WHAT IS BEING ASKED
Take from the entries below the stretch from the line with "An HDR image" through the line with "Teenager guitar playing", and return it exactly, leaving the pictures out.

Web page caption snippets:
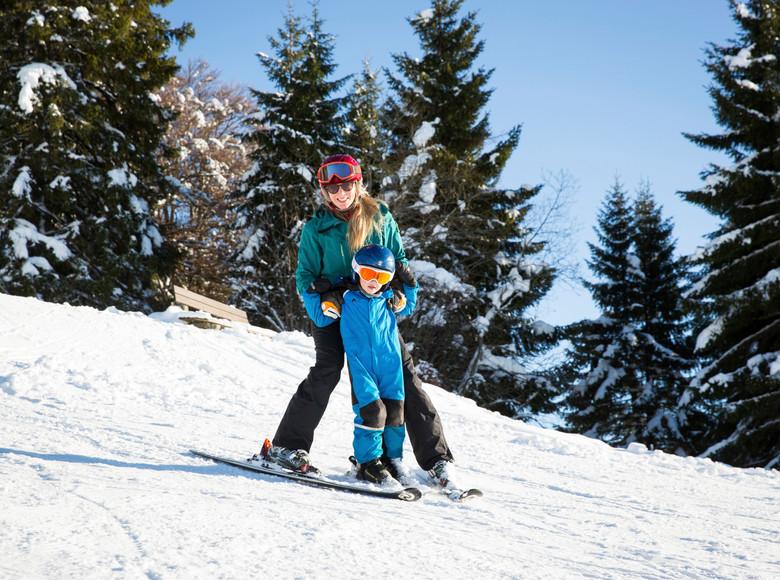 Mutter und Kind fahren gemeinsam einen verschneiten Berg hinunter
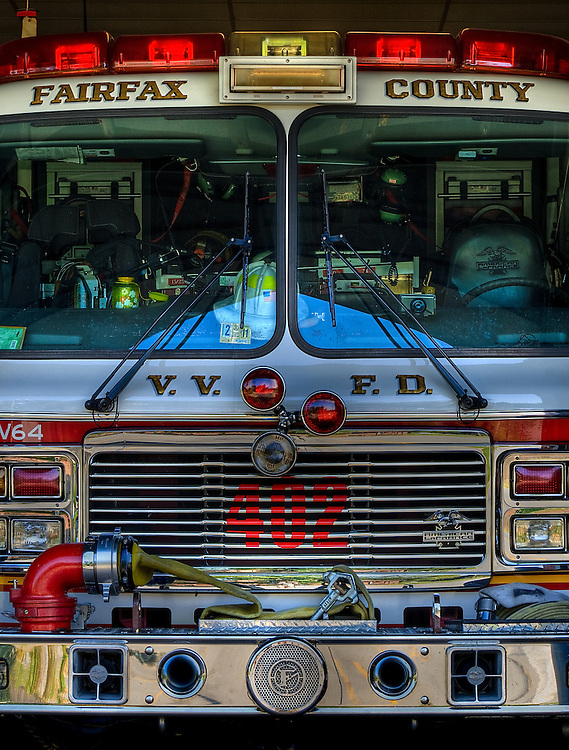 An HDR image of the front of a fire engine parked in the Vienna Volunteer Fire Department firehouse, Vienna, Virginia.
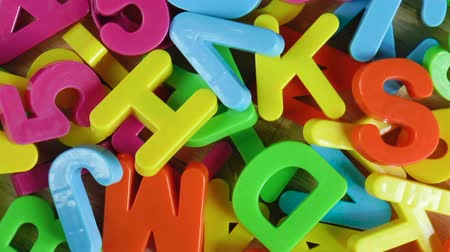 gramotnost : Plastic colored letters and numbers. Alphabet background. Top view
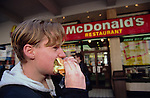 Europe, Great Britain, Birmingham. Youth eats burger outside Macdonalds fast-food restaurant. 2001.'MEAT' across the World..foto © Nigel Dickinson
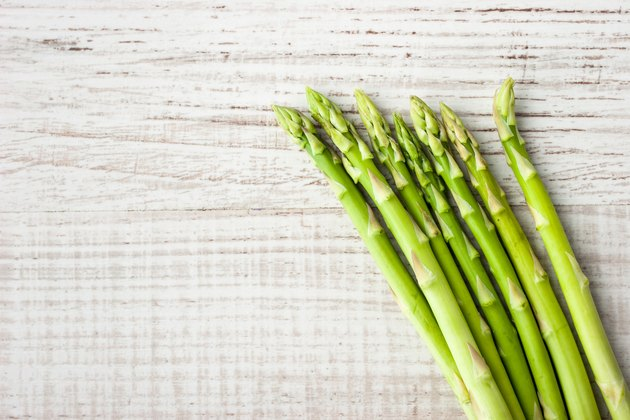 Sprigs of fresh asparagus on a wooden table.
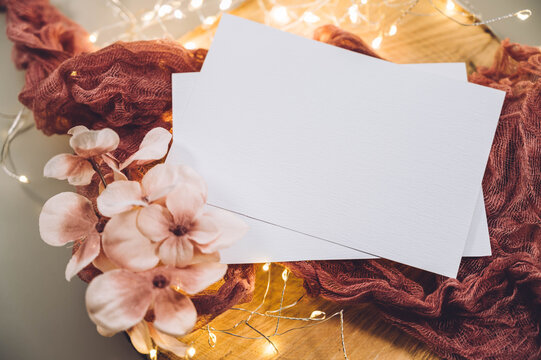 Top view blank white card and flowers on wooden plate or board on grey table background. Modern minimalist template.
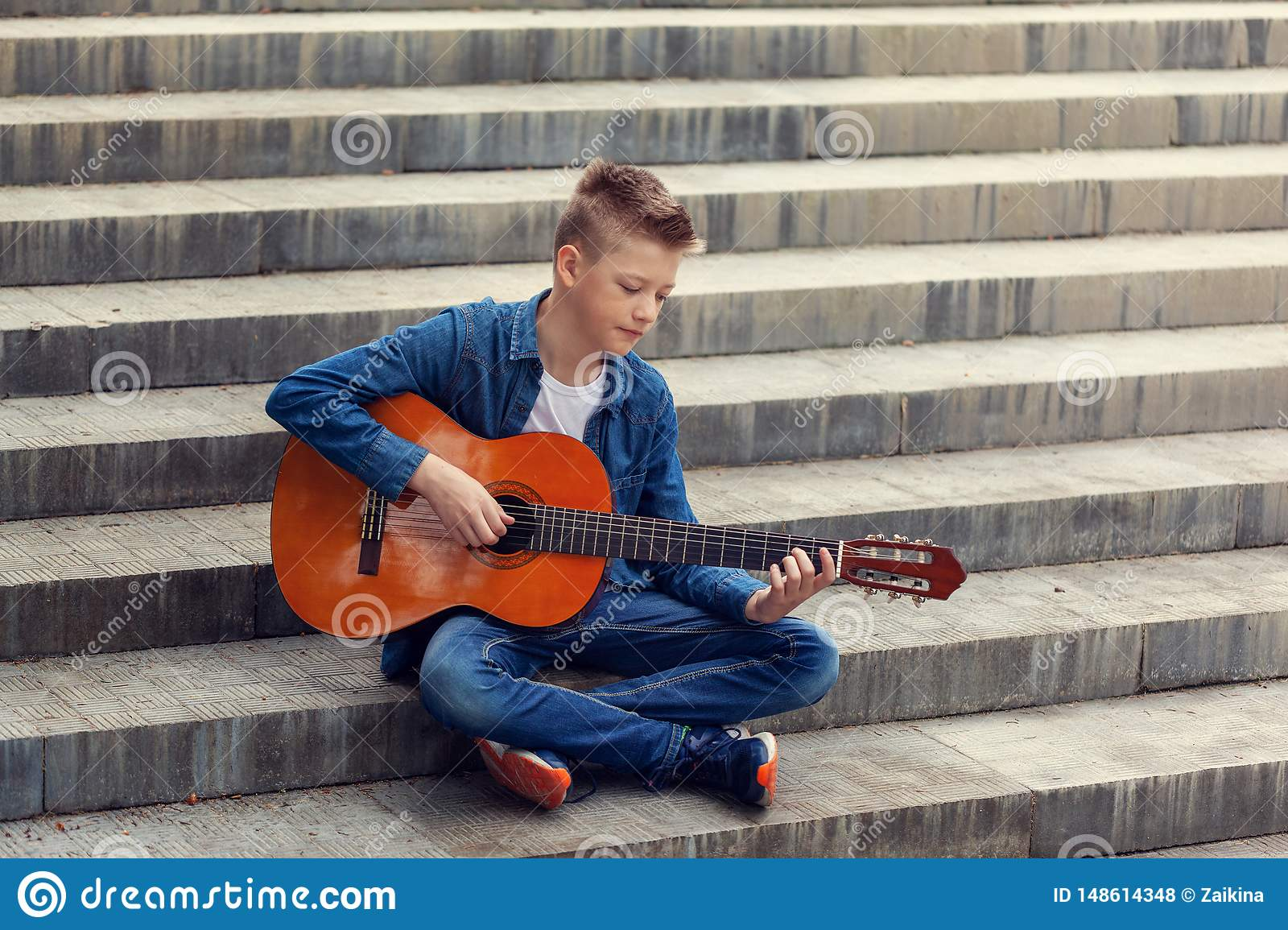 Teenager guitar playing sitting on the steps in the park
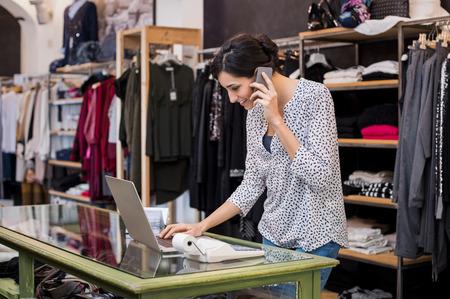 Junge Unternehmerin über Telefon zu sprechen, während mit Laptop-Store in ihrer Kleidung zu überprüfen. Junge Unternehmer in lässig mit Laptop und sprechen auf Handy. Filialleiter Frau wichtige Dokumente auf dem Laptop zu überprüfen. Small Business-Konzept. Standard-Bild
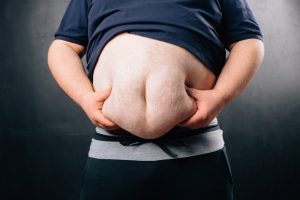 obese man squeezing belly fat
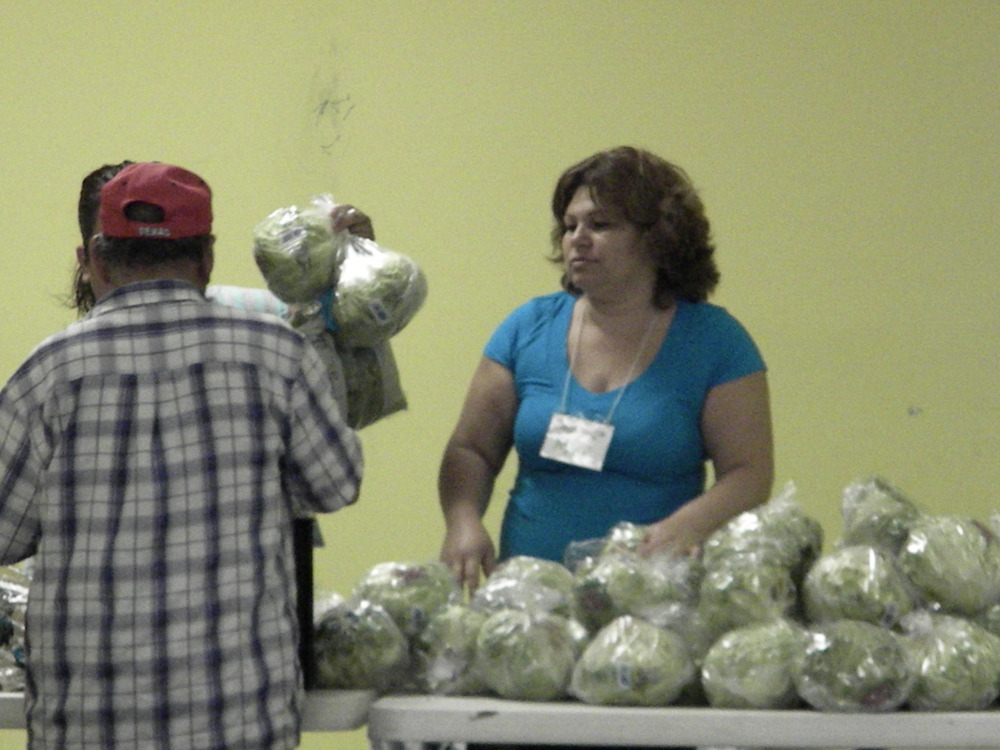 Volunteers at CDEF handing out food those who came for aid.
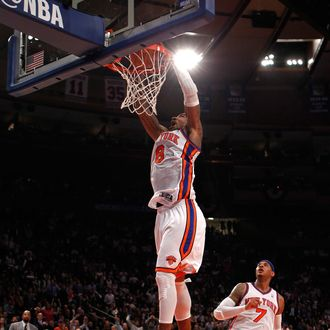 J.R. Smith #8 of the New York Knicks dunks in the first half against the Miami Heat in Game Three of the Eastern Conference Quarterfinals in the 2012 NBA Playoffs on May 3, 2012 at Madison Square Garden in New York City.
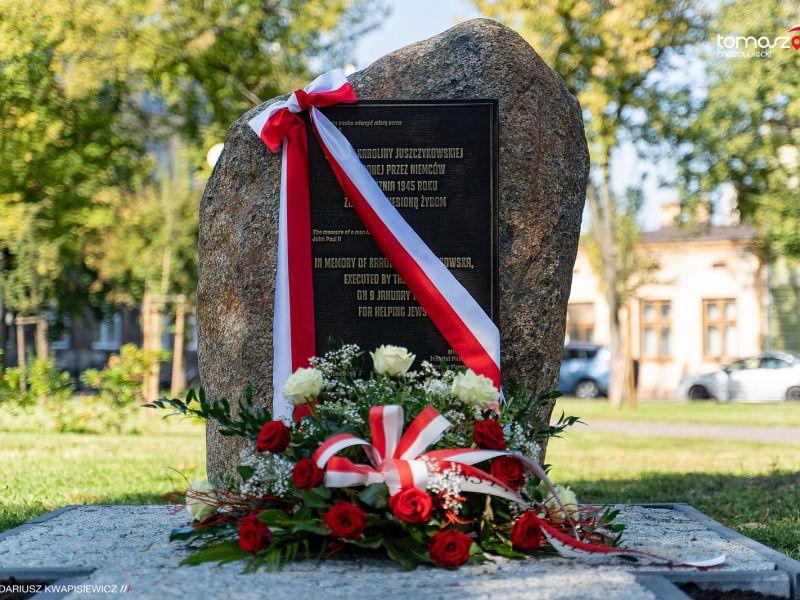 Zdjęcie obelisku z tablicą pamiątkową, przepasany biało-czerowną szarfą, przed leży wiązanka biało-czerwonych kwiatów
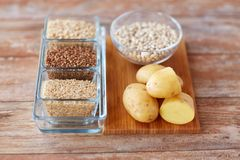 Close up of carbohydrate food. Diet, cooking, culinary and carbohydrate food concept - close up of grain and beans in glass bowls with potatoes on table stock photos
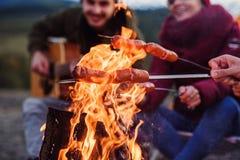 Chiuda su fuoco di accampamento e sulla società degli amici che salsiccie bollenti là Stanno bevendo le bevande di energia, canto fotografia stock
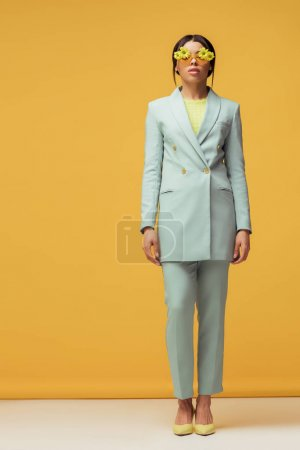 Photo for Stylish african american girl in suit and sunglasses with flowers posing on yellow - Royalty Free Image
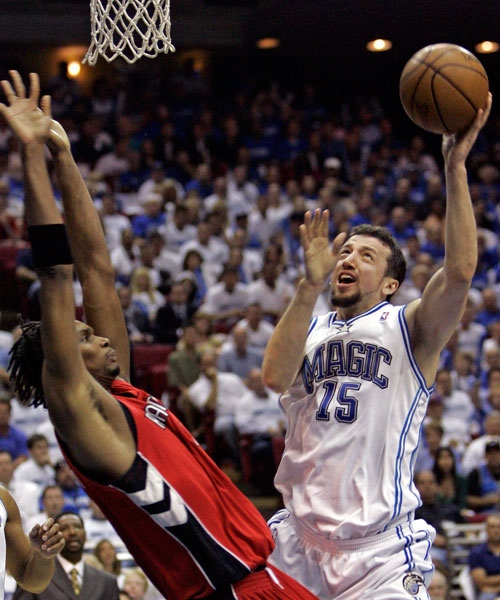 Orlando Magic forward Hedo Turkoglu (15), of Turkey, makes a shot in front of Toronto Raptors forward Chris Bosh during the second half of Game 2 in an NBA Eastern Conference playoff basketball series in Orlando, Fla., Tuesday, April 22, 2008. (AP / John Raoux)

RESULT
 An HDR image of the front of a fire engine parked in the Vienna Volunteer Fire Department firehouse, Vienna, Virginia.
 gramotnost : Plastic colored letters and numbers. Alphabet background. Top view
 Europe, Great Britain, Birmingham. Youth eats burger outside Macdonalds fast-food restaurant. 2001.'MEAT' across the World..foto © Nigel Dickinson
 Sprigs of fresh asparagus on a wooden table.
 Top view blank white card and flowers on wooden plate or board on grey table background. Modern minimalist template.
 Teenager guitar playing sitting on the steps in the park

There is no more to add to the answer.